▸ 記述課題:
本文のうち「②オフィスコットーネプロデュ」から「現在その一番手であろうから。」までの部分を、一字一句変えずに書き写しなさい。

永山則夫、綿貫凛、中村ノブアキに惹かれ観劇

 なぜ観たか。以下の三つ。
 ①永山則夫に興味。ピストルで4人を射殺し、事件当時19歳だったが、控訴審の無期懲役判決が覆され死刑。現在に至るも、おそらくしばらくの未来も「永山基準」で語られ続ける存在。「無知の涙」を著す。
 
②オフィスコットーネプロデュースの綿貫凛(りん)を評価する声を以前別の場所で聞いた(「ある小劇場系トークから(2021年7月3日)」の時と思う。流山児祥がほめていたか)
 ③中村ノブアキの作品が好み「評⑩JACROW『パブリック・リレーションズ』@雑遊3500円(2021年12月27日)

松本佑子演出

 当日、劇場に行ってから、そういえば文学座の松本祐子の演出と気づく。ということは、結構“まじ”? 別に他の演出家を下げるわけではないが、文学座には女性演出家が結構多い中でも、松本祐子は現在その一番手であろうから。
 ただ、2019年9月に文学座アトリエで観たテーナ・シュティヴィチッチ作で松本演出『スリーウインターズ 』は正直少し寝た。暗いブラックボックスで二面か三面の客席で、青い照明や中身が重かった。しかし、ほめる人もいたし、その作品は読売演劇大賞最優秀演出家賞、ハヤカワ悲劇喜劇賞を受賞したので、自分の眼が節穴かと、でも、いいのだ、自分は自分の感覚で観る。みんながほめるものをほめる必要もない、参考にはする。

▸ 行一覧:
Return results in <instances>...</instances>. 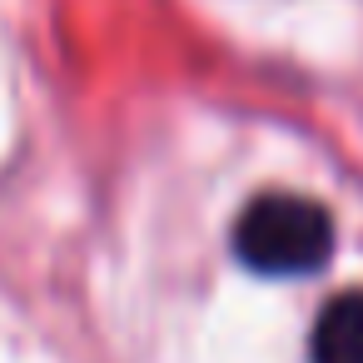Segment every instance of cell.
<instances>
[{
  "instance_id": "obj_1",
  "label": "cell",
  "mask_w": 363,
  "mask_h": 363,
  "mask_svg": "<svg viewBox=\"0 0 363 363\" xmlns=\"http://www.w3.org/2000/svg\"><path fill=\"white\" fill-rule=\"evenodd\" d=\"M234 254L264 279L313 274L333 254V219L303 194H259L234 224Z\"/></svg>"
},
{
  "instance_id": "obj_2",
  "label": "cell",
  "mask_w": 363,
  "mask_h": 363,
  "mask_svg": "<svg viewBox=\"0 0 363 363\" xmlns=\"http://www.w3.org/2000/svg\"><path fill=\"white\" fill-rule=\"evenodd\" d=\"M308 353L313 363H363V294L358 289L323 303Z\"/></svg>"
}]
</instances>
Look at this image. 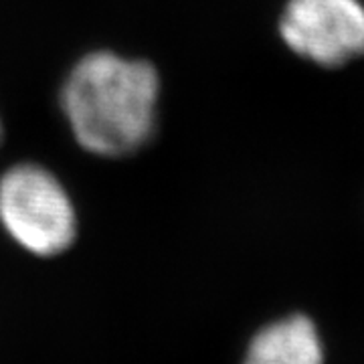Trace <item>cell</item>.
<instances>
[{
  "mask_svg": "<svg viewBox=\"0 0 364 364\" xmlns=\"http://www.w3.org/2000/svg\"><path fill=\"white\" fill-rule=\"evenodd\" d=\"M160 77L152 63L95 51L79 59L61 87L73 138L90 154H134L154 134Z\"/></svg>",
  "mask_w": 364,
  "mask_h": 364,
  "instance_id": "6da1fadb",
  "label": "cell"
},
{
  "mask_svg": "<svg viewBox=\"0 0 364 364\" xmlns=\"http://www.w3.org/2000/svg\"><path fill=\"white\" fill-rule=\"evenodd\" d=\"M0 225L37 257L63 253L77 237V213L63 182L33 162L11 166L0 176Z\"/></svg>",
  "mask_w": 364,
  "mask_h": 364,
  "instance_id": "7a4b0ae2",
  "label": "cell"
},
{
  "mask_svg": "<svg viewBox=\"0 0 364 364\" xmlns=\"http://www.w3.org/2000/svg\"><path fill=\"white\" fill-rule=\"evenodd\" d=\"M279 35L301 59L340 67L364 55V4L360 0H287Z\"/></svg>",
  "mask_w": 364,
  "mask_h": 364,
  "instance_id": "3957f363",
  "label": "cell"
},
{
  "mask_svg": "<svg viewBox=\"0 0 364 364\" xmlns=\"http://www.w3.org/2000/svg\"><path fill=\"white\" fill-rule=\"evenodd\" d=\"M243 364H324L318 330L299 314L277 320L255 334Z\"/></svg>",
  "mask_w": 364,
  "mask_h": 364,
  "instance_id": "277c9868",
  "label": "cell"
},
{
  "mask_svg": "<svg viewBox=\"0 0 364 364\" xmlns=\"http://www.w3.org/2000/svg\"><path fill=\"white\" fill-rule=\"evenodd\" d=\"M0 134H2V128H0Z\"/></svg>",
  "mask_w": 364,
  "mask_h": 364,
  "instance_id": "5b68a950",
  "label": "cell"
}]
</instances>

▸ 解答全文:
②オフィスコットーネプロデュースの綿貫凛(りん)を評価する声を以前別の場所で聞いた(「ある小劇場系トークから(2021年7月3日)」の時と思う。流山児祥がほめていたか)
 ③中村ノブアキの作品が好み「評⑩JACROW『パブリック・リレーションズ』@雑遊3500円(2021年12月27日)

松本佑子演出

 当日、劇場に行ってから、そういえば文学座の松本祐子の演出と気づく。ということは、結構“まじ”? 別に他の演出家を下げるわけではないが、文学座には女性演出家が結構多い中でも、松本祐子は現在その一番手であろうから。